**What is expected:** Should pictures appear among the records, leave them out, and copy exactly only the lines from the first through the one with "bridal shoes with pearls photo - 1", inclusive.

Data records
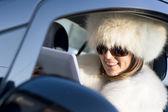 Donna in cappotto bianco con ipad di risata — Foto Stock
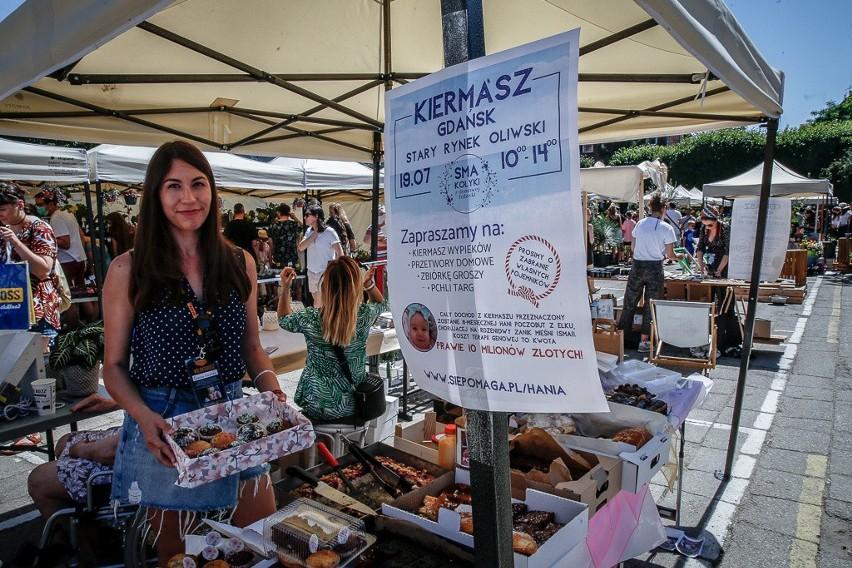 Charytatywny kiermasz na Rynku Oliwskim dla ośmiomiesięcznej Hani z Ełku 19.07.2020 [zdjęcia]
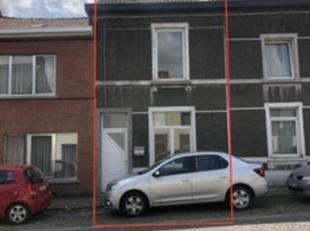 """""""SOUS OPTION"""" Faire offre à partir de 85.000,00 euros une maison 2 façades  à Monceau-sur-Sambre ,une agréable maison 2 fa"""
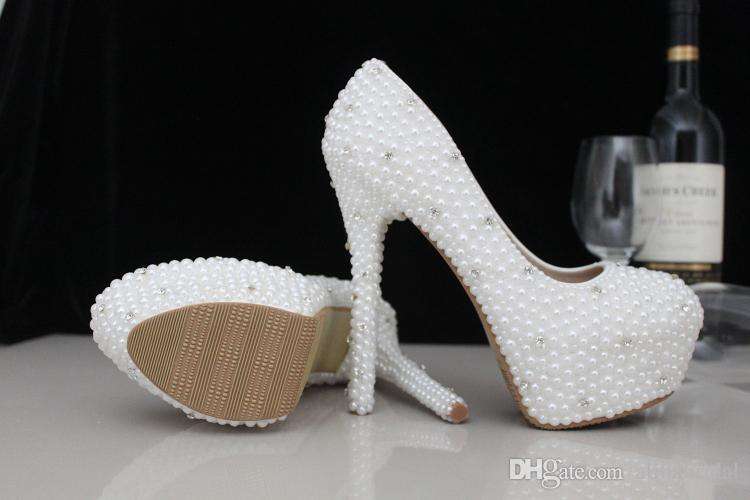 bridal shoes with pearls photo - 1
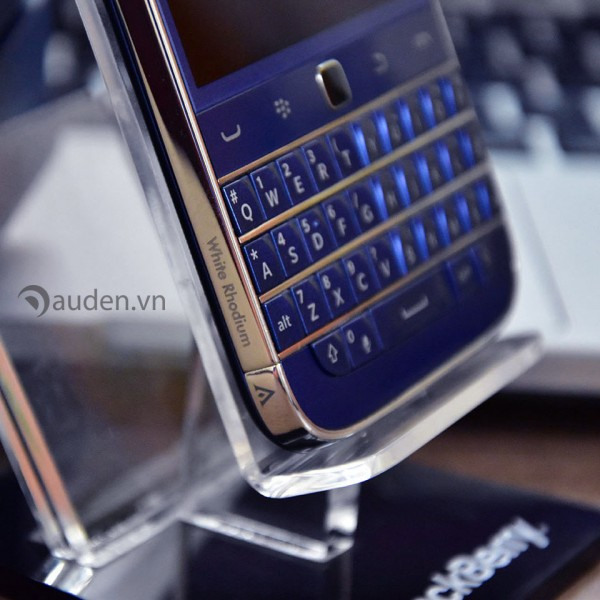 BlackBerry-Classic-Rhodium-golden-ace copy-600x600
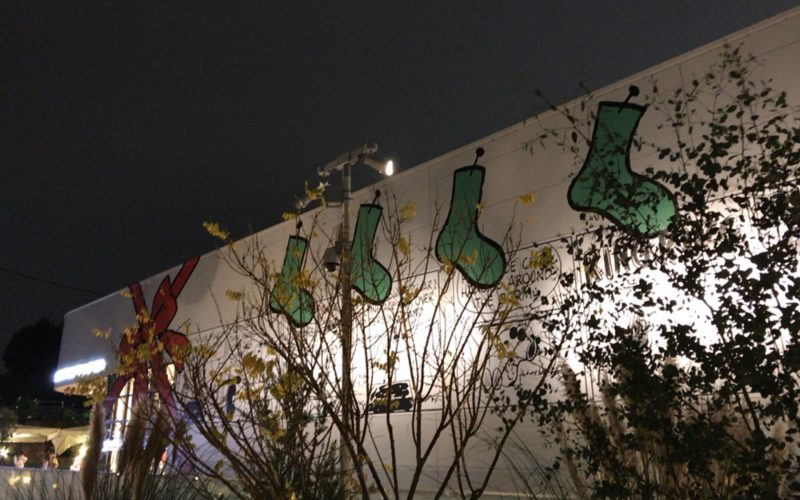クリスマスラッピングされたスヌーピーミュージアムの建物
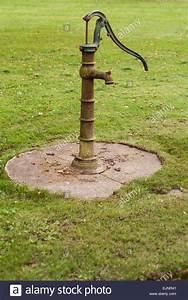 Hand Wasserpumpe Garten : old fashioned hand water pump stockfotos old fashioned hand water pump bilder alamy ~ Frokenaadalensverden.com Haus und Dekorationen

**Answer to the problem:**
 Donna in cappotto bianco con ipad di risata — Foto Stock
 Charytatywny kiermasz na Rynku Oliwskim dla ośmiomiesięcznej Hani z Ełku 19.07.2020 [zdjęcia]
 """""""SOUS OPTION"""" Faire offre à partir de 85.000,00 euros une maison 2 façades  à Monceau-sur-Sambre ,une agréable maison 2 fa"""
 bridal shoes with pearls photo - 1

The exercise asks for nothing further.